Copy the data from the line containing "Modern, Antique Collectors" down to the line containing "The agronomist checks", replacing "soil" with "earth" and changing nothing else. Leave the pictures out of your answer.
Start of SOURCE DATA
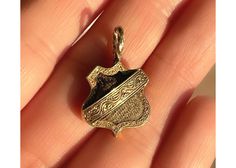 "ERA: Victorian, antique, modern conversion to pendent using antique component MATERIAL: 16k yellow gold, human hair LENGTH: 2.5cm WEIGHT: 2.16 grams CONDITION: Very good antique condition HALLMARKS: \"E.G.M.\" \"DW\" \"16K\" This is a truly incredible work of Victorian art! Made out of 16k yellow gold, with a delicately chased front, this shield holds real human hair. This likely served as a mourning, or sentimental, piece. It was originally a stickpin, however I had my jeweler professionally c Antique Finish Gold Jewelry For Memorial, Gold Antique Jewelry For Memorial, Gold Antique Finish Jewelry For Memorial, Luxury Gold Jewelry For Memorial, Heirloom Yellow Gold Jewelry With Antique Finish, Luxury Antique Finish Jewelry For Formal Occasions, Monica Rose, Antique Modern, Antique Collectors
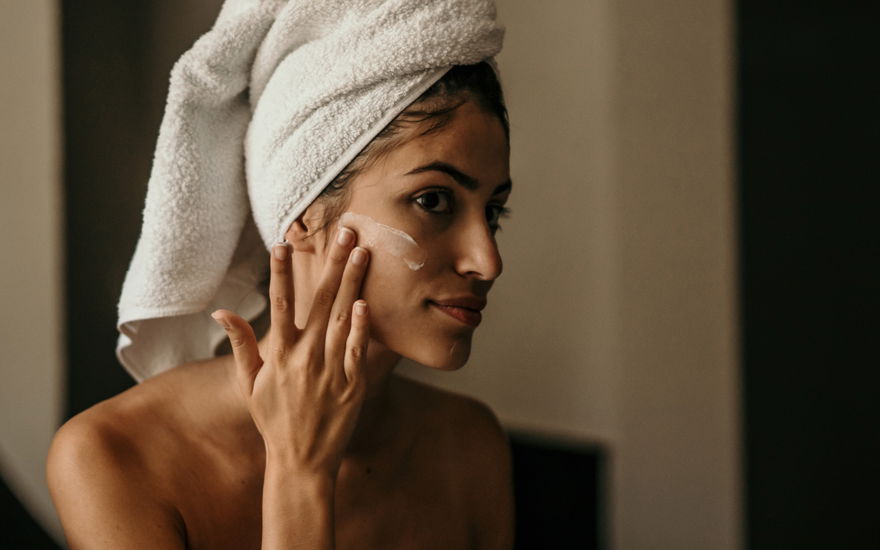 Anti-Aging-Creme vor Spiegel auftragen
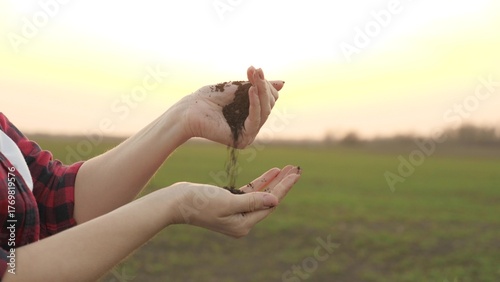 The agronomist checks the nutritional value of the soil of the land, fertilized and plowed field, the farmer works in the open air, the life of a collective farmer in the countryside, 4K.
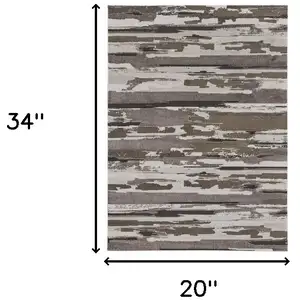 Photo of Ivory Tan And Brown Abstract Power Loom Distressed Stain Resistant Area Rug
End of SOURCE DATA
Start of SOURCE DATA
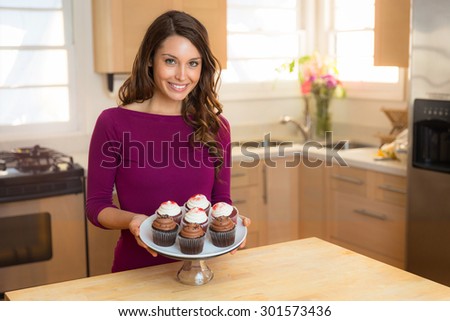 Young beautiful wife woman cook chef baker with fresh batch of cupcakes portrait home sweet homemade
End of SOURCE DATA
#### TASK ANSWER:
 "ERA: Victorian, antique, modern conversion to pendent using antique component MATERIAL: 16k yellow gold, human hair LENGTH: 2.5cm WEIGHT: 2.16 grams CONDITION: Very good antique condition HALLMARKS: \"E.G.M.\" \"DW\" \"16K\" This is a truly incredible work of Victorian art! Made out of 16k yellow gold, with a delicately chased front, this shield holds real human hair. This likely served as a mourning, or sentimental, piece. It was originally a stickpin, however I had my jeweler professionally c Antique Finish Gold Jewelry For Memorial, Gold Antique Jewelry For Memorial, Gold Antique Finish Jewelry For Memorial, Luxury Gold Jewelry For Memorial, Heirloom Yellow Gold Jewelry With Antique Finish, Luxury Antique Finish Jewelry For Formal Occasions, Monica Rose, Antique Modern, Antique Collectors
 Anti-Aging-Creme vor Spiegel auftragen
 The agronomist checks the nutritional value of the earth of the land, fertilized and plowed field, the farmer works in the open air, the life of a collective farmer in the countryside, 4K.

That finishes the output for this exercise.